■ **Provided passage**
Seem to have read a
run of books about worship and mission recently – which have been
interesting as much for the points when I disagree with them as when
I agree.
One of the questions
prompted (as opposed to asked) by Lomax, and a lot of what is
sometimes call “Alternative” worship, is whether there is a
difference between a “ritual” and a one-off “symbolic”
action. Lomax, like many, uses the term “ritual” to cover one-off
actions that add “colour” to times of worship, but places them in
the same bracket as actions repeated over years, even generations.
The power and potential of a one-off symbolic action and an
oft-repeated, time-honoured, action can not be taken as being
equivalent.
When Lomax gives
examples of “contextual” worship/mission these seem to all
involve a resource rich middle-class Church providing some form of
supportive activity to a needy “other”. I would not want to
appear to question the need for the Church to be active in the
support of the “poor” or others who are disadvantaged and / or
marginalised within society – but I worry about the assumed power
dynamics of “us” doing things for “them” which might actually
work against their empowerment. I also worry that we might act as if
the middle class, the comfortable, have no needs of their own –
maybe the Church finds it is easier to address the material needs of
the “other” than address, or even acknowledge, the spiritual
needs of its own?

■ **Entries shown**
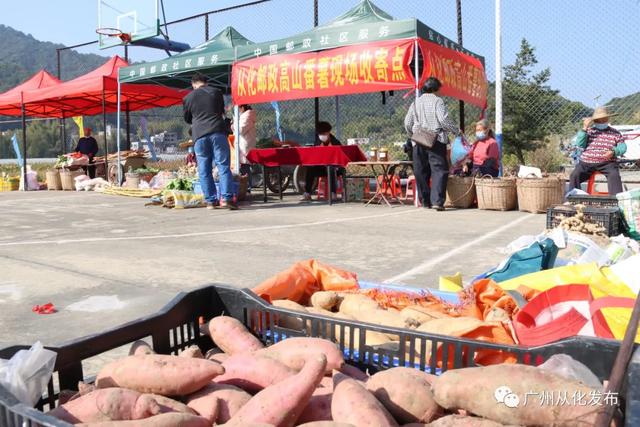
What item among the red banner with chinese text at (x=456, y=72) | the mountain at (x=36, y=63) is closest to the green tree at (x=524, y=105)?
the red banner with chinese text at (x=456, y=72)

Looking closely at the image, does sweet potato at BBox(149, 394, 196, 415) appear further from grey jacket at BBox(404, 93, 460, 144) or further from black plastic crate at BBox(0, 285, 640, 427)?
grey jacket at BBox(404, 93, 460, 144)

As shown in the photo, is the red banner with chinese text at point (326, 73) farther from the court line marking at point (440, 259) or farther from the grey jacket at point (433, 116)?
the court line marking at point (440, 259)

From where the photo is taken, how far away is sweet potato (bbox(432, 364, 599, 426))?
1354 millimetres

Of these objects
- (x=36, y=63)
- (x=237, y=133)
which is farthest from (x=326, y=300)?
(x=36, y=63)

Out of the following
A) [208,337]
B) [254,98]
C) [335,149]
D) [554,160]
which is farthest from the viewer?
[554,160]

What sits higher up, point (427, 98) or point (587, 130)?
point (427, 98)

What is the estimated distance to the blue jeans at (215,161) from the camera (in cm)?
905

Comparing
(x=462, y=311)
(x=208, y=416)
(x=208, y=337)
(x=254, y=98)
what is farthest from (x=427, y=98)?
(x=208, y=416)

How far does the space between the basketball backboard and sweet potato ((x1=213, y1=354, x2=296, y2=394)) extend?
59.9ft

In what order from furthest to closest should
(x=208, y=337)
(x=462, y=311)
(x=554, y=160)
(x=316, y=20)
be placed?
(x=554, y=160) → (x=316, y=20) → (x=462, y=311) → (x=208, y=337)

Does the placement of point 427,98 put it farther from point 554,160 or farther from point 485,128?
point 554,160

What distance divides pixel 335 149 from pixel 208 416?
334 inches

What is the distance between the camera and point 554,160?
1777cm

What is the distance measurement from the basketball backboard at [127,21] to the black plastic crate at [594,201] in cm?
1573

==

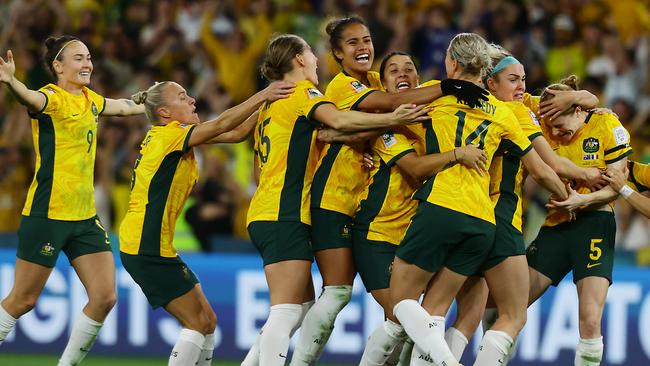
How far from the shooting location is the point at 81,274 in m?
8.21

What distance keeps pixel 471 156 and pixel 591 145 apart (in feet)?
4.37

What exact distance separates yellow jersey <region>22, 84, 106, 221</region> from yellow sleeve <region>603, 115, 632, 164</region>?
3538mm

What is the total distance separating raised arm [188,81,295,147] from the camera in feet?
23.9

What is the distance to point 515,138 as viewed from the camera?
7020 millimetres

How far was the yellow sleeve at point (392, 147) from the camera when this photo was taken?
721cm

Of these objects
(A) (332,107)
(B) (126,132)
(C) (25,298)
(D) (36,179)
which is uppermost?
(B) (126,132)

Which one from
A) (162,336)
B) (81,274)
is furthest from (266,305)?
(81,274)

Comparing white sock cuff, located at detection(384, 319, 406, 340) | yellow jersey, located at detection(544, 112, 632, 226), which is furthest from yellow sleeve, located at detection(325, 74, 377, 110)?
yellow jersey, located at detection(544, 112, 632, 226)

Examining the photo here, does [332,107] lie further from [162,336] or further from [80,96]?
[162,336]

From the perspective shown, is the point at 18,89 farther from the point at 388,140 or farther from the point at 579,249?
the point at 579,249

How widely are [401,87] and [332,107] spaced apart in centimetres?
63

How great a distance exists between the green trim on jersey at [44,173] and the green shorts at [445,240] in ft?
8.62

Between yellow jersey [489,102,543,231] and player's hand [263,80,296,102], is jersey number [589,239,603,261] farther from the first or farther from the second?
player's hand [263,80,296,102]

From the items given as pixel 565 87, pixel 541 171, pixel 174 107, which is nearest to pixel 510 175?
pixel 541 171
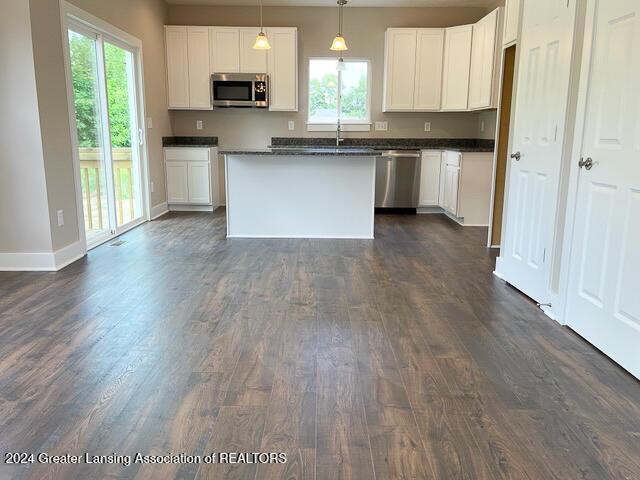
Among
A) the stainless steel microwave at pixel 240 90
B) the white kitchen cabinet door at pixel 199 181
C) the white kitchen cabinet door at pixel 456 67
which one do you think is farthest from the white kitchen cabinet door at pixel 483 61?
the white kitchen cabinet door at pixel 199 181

■ **Goals**
• a. In the reflection on worship and mission, what do Lomax's examples of "contextual" worship/mission all seem to involve?
• b. Pull out every line of the records that contains the word "court".

■ **Answers by task**
• a. A resource-rich middle-class Church providing some form of supportive activity to a needy "other".

• b.
As shown in the photo, is the red banner with chinese text at point (326, 73) farther from the court line marking at point (440, 259) or farther from the grey jacket at point (433, 116)?
the court line marking at point (440, 259)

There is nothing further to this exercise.